The connector is a MySQL proxy that talks to the manager service to identify which of the database servers function as a primary and which servers function as secondaries. Our implementation uses read and write splitting based on connected port (3306 for writes and 3307 for reads) but Continuent also offers a connector mode that will introspect MySQL queries and do intelligent routing based on query type.

Our Implementation

We deployed a multi-region composite cluster with the intended primary residing in us-west-2. As you can see in the image above, there are three nodes per region with a primary or relay and two secondaries. A relay functions as a local read-only primary that replicates off of the current global primary node. The secondaries local to each relay replicate off of their local relay node. The connector is configured to send read requests to the most up-to-date node in the same AWS region, but if there is a local outage, requests will be proxied off to the other regions. This global cluster has a single write primary, and each of our backend services that do writes to the database connect to the appropriate primary over the DirectConnect backend by leveraging a connector.

■ **TASKS TO CARRY OUT**
(A) According to the database cluster passage, which region hosts the intended primary?
(B) Print the database cluster passage from "We deployed a" to "leveraging a connector.".
(C) Carry on the database cluster passage from its final sentence.

■ **DATA SUPPLIED**
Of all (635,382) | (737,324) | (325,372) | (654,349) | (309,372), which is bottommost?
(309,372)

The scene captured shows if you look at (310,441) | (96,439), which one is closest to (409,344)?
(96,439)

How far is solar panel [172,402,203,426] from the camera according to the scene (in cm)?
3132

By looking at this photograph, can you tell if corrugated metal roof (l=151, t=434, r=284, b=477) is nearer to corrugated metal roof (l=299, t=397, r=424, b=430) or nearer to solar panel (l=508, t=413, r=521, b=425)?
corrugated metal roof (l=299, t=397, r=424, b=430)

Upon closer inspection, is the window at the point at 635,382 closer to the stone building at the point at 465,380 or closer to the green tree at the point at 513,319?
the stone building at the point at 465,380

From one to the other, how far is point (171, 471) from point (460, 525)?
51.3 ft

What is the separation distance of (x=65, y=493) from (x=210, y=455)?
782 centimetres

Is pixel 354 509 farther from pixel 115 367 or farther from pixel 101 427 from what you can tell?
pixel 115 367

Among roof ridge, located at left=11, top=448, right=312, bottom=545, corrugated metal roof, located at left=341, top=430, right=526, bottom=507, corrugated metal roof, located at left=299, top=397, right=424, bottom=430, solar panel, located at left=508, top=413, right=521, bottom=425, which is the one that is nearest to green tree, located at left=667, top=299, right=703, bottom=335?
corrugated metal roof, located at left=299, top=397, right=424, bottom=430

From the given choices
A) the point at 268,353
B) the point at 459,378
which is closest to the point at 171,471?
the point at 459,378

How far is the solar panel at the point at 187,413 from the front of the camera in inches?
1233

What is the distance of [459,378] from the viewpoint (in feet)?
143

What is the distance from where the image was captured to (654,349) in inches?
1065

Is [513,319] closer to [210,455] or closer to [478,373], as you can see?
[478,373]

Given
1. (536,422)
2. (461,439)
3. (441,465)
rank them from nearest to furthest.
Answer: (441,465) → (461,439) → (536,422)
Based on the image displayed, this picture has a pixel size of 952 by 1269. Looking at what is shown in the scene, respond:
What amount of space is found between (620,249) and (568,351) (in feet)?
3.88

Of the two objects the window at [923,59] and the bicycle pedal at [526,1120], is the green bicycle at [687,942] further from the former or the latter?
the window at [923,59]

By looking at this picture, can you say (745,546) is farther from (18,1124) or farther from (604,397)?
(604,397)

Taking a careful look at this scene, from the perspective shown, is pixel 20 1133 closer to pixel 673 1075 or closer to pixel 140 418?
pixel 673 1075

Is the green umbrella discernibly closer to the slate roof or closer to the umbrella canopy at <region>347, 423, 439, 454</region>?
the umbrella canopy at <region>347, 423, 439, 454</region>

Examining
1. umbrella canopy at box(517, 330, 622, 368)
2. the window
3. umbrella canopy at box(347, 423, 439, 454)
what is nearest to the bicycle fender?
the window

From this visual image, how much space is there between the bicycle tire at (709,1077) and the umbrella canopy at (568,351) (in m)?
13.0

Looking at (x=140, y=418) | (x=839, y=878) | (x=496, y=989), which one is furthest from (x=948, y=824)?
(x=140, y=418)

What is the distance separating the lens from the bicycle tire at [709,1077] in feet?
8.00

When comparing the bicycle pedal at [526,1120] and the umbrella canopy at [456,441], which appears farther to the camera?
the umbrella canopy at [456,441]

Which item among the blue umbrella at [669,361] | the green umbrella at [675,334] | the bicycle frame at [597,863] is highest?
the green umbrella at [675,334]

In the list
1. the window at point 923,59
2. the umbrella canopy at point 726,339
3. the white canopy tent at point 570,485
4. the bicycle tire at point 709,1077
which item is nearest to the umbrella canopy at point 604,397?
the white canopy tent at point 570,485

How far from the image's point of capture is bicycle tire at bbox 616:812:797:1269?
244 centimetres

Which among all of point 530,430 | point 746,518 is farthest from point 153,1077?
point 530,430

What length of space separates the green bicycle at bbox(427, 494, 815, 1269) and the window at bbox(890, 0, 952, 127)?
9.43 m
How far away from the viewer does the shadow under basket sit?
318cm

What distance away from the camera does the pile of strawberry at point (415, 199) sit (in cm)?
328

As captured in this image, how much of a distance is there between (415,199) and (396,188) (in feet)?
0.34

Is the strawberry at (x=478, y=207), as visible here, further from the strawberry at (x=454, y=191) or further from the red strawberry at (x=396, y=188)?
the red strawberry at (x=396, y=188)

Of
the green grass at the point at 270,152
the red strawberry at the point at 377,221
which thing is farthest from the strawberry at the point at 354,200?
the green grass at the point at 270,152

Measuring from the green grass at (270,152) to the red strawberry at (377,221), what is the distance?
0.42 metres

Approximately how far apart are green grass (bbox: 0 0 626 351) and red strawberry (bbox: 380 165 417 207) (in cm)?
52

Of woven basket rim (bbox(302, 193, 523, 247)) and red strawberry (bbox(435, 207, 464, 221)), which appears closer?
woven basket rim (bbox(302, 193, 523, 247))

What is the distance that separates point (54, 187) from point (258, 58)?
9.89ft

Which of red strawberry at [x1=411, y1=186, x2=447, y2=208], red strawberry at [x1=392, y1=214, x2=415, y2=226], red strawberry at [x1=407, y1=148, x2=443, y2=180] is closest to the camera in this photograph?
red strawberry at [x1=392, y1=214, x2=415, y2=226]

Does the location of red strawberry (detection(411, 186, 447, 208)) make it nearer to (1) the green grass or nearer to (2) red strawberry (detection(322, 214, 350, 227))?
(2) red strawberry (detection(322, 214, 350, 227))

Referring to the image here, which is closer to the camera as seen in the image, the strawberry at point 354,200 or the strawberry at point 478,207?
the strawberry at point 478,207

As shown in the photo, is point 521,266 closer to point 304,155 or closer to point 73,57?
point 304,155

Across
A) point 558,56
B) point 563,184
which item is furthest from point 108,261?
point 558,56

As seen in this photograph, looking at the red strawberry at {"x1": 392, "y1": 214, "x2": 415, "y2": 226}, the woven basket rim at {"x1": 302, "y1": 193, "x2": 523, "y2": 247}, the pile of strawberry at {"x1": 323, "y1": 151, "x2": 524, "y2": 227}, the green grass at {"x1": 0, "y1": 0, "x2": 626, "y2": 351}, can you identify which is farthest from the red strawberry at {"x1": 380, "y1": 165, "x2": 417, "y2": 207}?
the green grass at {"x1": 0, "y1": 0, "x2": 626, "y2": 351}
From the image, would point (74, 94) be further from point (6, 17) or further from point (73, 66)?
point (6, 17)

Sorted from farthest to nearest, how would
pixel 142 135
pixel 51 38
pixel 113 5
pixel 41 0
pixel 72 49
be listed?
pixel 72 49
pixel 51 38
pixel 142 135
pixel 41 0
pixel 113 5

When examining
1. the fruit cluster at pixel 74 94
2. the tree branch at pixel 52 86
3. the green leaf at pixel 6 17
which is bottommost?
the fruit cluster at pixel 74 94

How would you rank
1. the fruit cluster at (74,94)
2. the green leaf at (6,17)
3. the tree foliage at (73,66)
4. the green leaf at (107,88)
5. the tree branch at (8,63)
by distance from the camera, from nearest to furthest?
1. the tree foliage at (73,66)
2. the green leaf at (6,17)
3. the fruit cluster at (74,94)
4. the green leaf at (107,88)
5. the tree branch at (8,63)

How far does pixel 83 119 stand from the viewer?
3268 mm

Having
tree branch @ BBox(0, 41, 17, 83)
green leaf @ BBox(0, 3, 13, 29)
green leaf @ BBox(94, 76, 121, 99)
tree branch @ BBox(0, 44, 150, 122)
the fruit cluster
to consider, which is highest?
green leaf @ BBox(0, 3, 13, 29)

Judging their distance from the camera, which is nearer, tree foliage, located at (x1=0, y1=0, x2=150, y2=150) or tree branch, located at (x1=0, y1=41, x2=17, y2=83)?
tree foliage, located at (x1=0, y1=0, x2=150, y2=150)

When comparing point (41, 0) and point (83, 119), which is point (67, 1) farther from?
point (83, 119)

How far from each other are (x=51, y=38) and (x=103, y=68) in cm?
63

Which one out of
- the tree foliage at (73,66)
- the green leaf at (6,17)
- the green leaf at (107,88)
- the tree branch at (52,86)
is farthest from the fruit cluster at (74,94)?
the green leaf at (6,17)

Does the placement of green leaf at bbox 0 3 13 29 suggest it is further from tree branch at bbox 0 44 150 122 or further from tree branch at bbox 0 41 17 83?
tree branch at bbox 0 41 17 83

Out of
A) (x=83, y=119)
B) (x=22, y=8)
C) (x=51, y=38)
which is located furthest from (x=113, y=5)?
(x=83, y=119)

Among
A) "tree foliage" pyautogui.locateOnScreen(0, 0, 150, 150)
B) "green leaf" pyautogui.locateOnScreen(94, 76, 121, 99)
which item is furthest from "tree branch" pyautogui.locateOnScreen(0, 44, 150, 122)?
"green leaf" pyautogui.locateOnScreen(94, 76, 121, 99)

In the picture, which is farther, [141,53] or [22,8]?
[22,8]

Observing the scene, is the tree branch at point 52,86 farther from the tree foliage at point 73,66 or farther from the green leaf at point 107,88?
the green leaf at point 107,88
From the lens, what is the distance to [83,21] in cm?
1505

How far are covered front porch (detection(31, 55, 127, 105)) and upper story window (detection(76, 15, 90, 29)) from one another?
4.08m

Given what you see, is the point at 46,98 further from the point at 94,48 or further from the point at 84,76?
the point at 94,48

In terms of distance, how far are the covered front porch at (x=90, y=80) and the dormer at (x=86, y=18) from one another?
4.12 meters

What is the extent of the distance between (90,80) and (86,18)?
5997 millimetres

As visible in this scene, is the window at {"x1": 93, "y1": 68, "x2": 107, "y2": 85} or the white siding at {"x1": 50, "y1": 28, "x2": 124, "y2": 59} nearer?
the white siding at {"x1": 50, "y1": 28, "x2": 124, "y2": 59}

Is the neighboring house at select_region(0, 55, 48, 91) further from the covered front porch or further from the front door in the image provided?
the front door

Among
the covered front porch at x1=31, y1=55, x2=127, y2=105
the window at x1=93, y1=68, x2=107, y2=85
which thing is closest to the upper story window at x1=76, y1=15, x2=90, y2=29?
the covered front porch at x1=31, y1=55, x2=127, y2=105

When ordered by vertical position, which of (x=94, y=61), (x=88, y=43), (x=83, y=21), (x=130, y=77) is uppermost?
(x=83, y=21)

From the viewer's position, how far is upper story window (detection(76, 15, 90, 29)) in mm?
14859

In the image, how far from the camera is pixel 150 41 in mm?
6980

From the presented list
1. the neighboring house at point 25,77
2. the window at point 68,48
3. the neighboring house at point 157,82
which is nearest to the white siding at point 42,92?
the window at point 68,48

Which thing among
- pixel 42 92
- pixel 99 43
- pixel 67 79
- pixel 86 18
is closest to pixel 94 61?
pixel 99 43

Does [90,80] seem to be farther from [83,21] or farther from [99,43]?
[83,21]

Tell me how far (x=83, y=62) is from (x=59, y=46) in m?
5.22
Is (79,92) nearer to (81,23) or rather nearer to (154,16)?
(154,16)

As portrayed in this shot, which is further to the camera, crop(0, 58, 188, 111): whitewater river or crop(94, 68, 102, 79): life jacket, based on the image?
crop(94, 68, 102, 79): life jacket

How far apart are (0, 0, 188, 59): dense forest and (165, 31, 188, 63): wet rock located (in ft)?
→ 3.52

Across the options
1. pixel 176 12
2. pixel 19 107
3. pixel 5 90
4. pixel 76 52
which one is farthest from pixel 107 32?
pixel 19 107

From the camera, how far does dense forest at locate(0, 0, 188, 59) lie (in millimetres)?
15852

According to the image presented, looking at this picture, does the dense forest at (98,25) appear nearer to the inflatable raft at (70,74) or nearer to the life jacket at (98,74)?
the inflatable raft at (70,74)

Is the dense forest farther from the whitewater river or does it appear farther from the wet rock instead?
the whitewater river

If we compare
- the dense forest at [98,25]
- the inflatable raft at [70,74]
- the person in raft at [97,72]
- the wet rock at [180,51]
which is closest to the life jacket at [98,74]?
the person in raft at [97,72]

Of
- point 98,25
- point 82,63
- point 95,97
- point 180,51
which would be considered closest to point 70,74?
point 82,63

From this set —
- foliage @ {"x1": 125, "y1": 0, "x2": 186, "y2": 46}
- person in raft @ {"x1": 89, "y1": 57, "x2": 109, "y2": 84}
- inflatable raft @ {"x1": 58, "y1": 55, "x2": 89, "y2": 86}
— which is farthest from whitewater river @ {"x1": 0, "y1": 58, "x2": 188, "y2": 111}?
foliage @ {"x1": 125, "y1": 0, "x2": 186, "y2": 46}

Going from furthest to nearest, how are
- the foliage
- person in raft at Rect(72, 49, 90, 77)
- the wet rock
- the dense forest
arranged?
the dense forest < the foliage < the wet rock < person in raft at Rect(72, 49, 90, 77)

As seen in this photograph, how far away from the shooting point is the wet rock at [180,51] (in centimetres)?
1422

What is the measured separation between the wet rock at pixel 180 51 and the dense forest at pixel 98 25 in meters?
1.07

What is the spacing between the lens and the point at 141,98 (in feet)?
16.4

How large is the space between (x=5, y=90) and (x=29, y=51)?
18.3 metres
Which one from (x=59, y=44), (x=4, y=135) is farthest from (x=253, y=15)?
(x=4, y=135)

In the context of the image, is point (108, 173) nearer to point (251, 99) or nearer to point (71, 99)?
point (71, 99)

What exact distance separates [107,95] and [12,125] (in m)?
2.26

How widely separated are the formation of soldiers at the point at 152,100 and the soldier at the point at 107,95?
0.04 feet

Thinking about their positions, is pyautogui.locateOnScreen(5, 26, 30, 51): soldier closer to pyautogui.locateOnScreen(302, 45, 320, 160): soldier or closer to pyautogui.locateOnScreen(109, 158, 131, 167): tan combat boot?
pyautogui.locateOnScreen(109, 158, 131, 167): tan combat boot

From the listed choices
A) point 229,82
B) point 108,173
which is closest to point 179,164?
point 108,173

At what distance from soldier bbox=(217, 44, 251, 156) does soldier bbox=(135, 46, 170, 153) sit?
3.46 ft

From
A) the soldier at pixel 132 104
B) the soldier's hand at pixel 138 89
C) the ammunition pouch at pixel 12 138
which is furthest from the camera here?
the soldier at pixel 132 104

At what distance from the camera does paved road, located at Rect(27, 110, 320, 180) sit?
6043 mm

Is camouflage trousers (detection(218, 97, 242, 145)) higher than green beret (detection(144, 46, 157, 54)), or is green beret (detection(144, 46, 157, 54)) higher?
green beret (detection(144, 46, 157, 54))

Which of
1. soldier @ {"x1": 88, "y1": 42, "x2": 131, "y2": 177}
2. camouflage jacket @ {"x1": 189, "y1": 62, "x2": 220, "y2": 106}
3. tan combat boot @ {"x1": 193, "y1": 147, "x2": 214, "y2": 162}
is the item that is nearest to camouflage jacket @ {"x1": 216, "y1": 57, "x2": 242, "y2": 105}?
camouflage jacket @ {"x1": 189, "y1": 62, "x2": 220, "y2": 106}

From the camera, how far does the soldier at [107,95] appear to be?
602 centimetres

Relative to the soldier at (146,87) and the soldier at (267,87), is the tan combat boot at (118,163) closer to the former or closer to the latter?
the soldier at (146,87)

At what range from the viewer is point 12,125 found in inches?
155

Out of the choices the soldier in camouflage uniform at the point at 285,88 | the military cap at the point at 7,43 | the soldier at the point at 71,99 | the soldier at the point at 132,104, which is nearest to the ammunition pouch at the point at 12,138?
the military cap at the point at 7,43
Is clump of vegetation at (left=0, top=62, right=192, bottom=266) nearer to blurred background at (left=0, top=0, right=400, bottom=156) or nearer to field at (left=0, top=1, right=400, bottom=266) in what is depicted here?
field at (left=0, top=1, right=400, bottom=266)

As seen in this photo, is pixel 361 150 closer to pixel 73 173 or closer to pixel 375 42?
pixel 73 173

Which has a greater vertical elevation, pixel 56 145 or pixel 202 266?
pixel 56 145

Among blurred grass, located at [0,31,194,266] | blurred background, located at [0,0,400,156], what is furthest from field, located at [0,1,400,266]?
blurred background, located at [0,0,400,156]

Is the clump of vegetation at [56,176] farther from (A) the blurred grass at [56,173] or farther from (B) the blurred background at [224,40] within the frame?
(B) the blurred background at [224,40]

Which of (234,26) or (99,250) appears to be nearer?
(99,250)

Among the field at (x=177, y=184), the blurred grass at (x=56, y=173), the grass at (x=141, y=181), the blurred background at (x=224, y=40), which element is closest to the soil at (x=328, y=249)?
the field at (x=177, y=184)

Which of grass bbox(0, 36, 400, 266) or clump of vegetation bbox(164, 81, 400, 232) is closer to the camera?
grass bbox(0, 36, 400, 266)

■ **THE RESULTS**
(A) us-west-2

(B)
We deployed a multi-region composite cluster with the intended primary residing in us-west-2. As you can see in the image above, there are three nodes per region with a primary or relay and two secondaries. A relay functions as a local read-only primary that replicates off of the current global primary node. The secondaries local to each relay replicate off of their local relay node. The connector is configured to send read requests to the most up-to-date node in the same AWS region, but if there is a local outage, requests will be proxied off to the other regions. This global cluster has a single write primary, and each of our backend services that do writes to the database connect to the appropriate primary over the DirectConnect backend by leveraging a connector.

(C)
These database instances are deployed using Terraform and allocated static IP addresses when provisioned. The services are all containerized and launched via docker-compose, which is written through userdata startup scripts. All general maintenance, restarts, and upgrades are managed by Ansible. We also wrote a helper osascript to automate creating an active SSH session to each server in an environment and entering the Docker container as the appropriate user. This enables rapid iteration and triage if we need to investigate any local logs/service health. While these servers are treated much more like pets than cattle, we have a good amount of fault tolerance and automation for server instability and service recovery. They still require a bit of tender loving care, but they will self-heal and attempt remediation steps when necessary. Each of these database servers are deployed as r4.8xlarge with a 5TB encrypted EBS volume for data and 15TB encrypted EBS volume for logs and backups. We chose these instance types and disk sizes for performance reasons, primarily the guaranteed 10 gigabit network performance and write IOPS for the SSD EBS disks.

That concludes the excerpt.